Re: [PATCH v4 05/12] x86/mm: add INVLPGB support code

Tom Lendacky <thomas.lendacky@xxxxxxx> · Tue, 14 Jan 2025 10:30:40 -0600

On 1/14/25 09:47, Rik van Riel wrote:
> On Tue, 2025-01-14 at 09:23 -0600, Tom Lendacky wrote:
>> On 1/14/25 09:05, Dave Hansen wrote:
>>> On 1/14/25 06:29, Tom Lendacky wrote:
>>>>> Given the choice between "a bug in the calling code
>>>>> crashes the kernel" and "a bug in the calling code
>>>>> results in a missed TLB flush", I'm guessing the
>>>>> crash is probably better.
>>>> So instead of the negative number protection, shouldn't this just
>>>> use an
>>>> unsigned int for extra_count and panic() if the value is greater
>>>> than
>>>> invlpgb_count_max? The caller has some sort of logic problem and
>>>> it
>>>> could possibly result in missed TLB flushes. Or if a panic() is
>>>> out of
>>>> the question, maybe a WARN() and a full TLB flush to be safe?
>>>
>>> The current implementation will panic in the #GP handler though. It
>>> should be pretty easy to figure out that INVLPGB is involved with
>>> RIP or
>>> the Code: snippet. From there, you'd need to figure out what caused
>>> the #GP.
>>
>> Hmmm, maybe I'm missing something.

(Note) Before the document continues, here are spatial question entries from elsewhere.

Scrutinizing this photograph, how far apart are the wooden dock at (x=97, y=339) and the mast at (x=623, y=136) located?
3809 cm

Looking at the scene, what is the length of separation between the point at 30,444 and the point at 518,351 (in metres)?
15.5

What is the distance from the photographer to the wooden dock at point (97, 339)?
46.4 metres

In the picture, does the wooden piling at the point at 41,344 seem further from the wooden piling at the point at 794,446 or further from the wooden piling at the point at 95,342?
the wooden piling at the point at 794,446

IIUC, when a negative number is
>> supplied, the extra_count field will be set to 0 (via the max()
>> function) and allow the INVLPGB to continue. 0 is valid in ECX[15:0]
>> and
>> so the instruction won't #GP.
> 
> I added that at the request of somebody else :)
> 
> Let me remove it again, now that we seem to have a
> consensus that a panic is preferable to a wrong
> TLB flush.

I believe the instruction will #GP if any of the ECX[30:16] reserved
bits are non-zero (although the APM doesn't document that), in addition
to ECX[15:0] being greater than allowed. But what if 0x80000000 is
passed in. That would set ECX[31] with a zero count field, which is
valid for the instruction, but the input is obviously bogus.

I think the safest thing to do is make the extra_count parameter an
unsigned int and check if it is greater than invlpgb_count_max. Not sure
what to actually do at that point, though... panic()? WARN() with full
TLB flush?

Thanks,
Tom

>